Budget 2025: Chemical Industry Pushes for Customs Duty Revisions to Boost Domestic Manufacturing
- 23-Jan-2025 3:36 PM
- Journalist: Thomas Jefferson
With the Union Budget 2025 around the corner, the chemical industry has urged the government to revise customs duties on critical products such as Polyethylene Terephthalate (PET), Polyvinyl Chloride (PVC), and polyester fiber to address the influx of low-cost imports from China and boost domestic manufacturing. Media reports indicate that China, as the world's largest exporter of key chemical products, including PET resins, Purified Terephthalate Acid (PTA), PVC, and polyester fiber, continues to dominate global markets, creating challenges for Indian manufacturers.
India has significantly expanded its capacity for PET bottle-grade chip production in recent years. However, the domestic market has seen an increase in low-cost imports, particularly from China, eroding the competitiveness of local manufacturers. According to media sources, this trend is further fueled by global overcapacity, stagnant demand growth in several countries, and the evolving geopolitical landscape. Together, these factors have heightened the risk of cheap imports flooding the Indian market.
For PVC, a critical material used extensively in construction and other industries, the industry has recommended restoring customs duties to the pre-2022 level of 10%. Media outlets have highlighted that such a measure could incentivize the development of domestic manufacturing capacity, reducing India’s reliance on imports and addressing the growing needs of the economy.
In the case of man-made fiber (MMF) polyester, the industry has sought an upward revision of tariffs to 10% to counter the impact of low-cost imports, particularly from China. Media reports suggest that this tariff adjustment would not only shield domestic manufacturers from unfair competition but also bolster local production capacities. This aligns with the government’s ambitious goal of achieving $350 billion in textile sector revenues by 2030.
Industry representatives have presented these concerns to the government, emphasizing the need for supportive policies to enhance competitiveness in the chemical and textile sectors. Finance Minister Nirmala Sitharaman is set to present the Union Budget on February 1, and these proposals are expected to be deliberated upon.
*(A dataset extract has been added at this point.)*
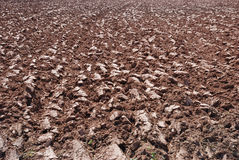 Plowed ground Stock Photo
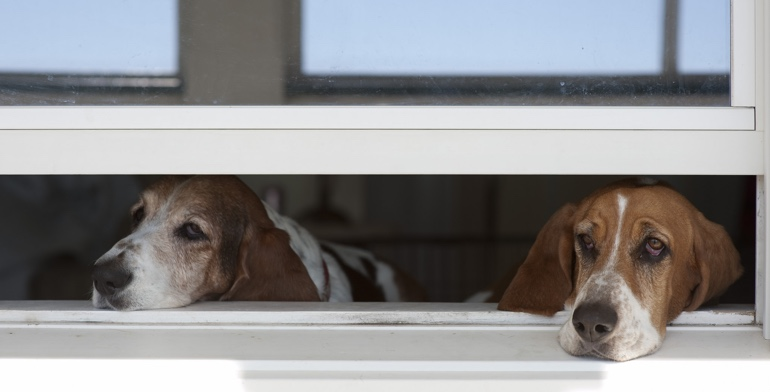Beagles look out open window with no window covering in Charlotte.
Separately, media reports indicate that the government is likely to consider reducing customs duties on inputs used in manufacturing medical equipment, electronic goods, footwear, and toys to promote local production. Key demands from the customs perspective for the 2025-26 Budget include rate rationalization, simplifying the customs regime, and improving dispute management. These reforms follow the rationalization measures announced during the Budget in July 2024.
As industries await the Budget announcement, the focus remains on implementing balanced policies to protect domestic manufacturers while supporting economic growth across various sectors.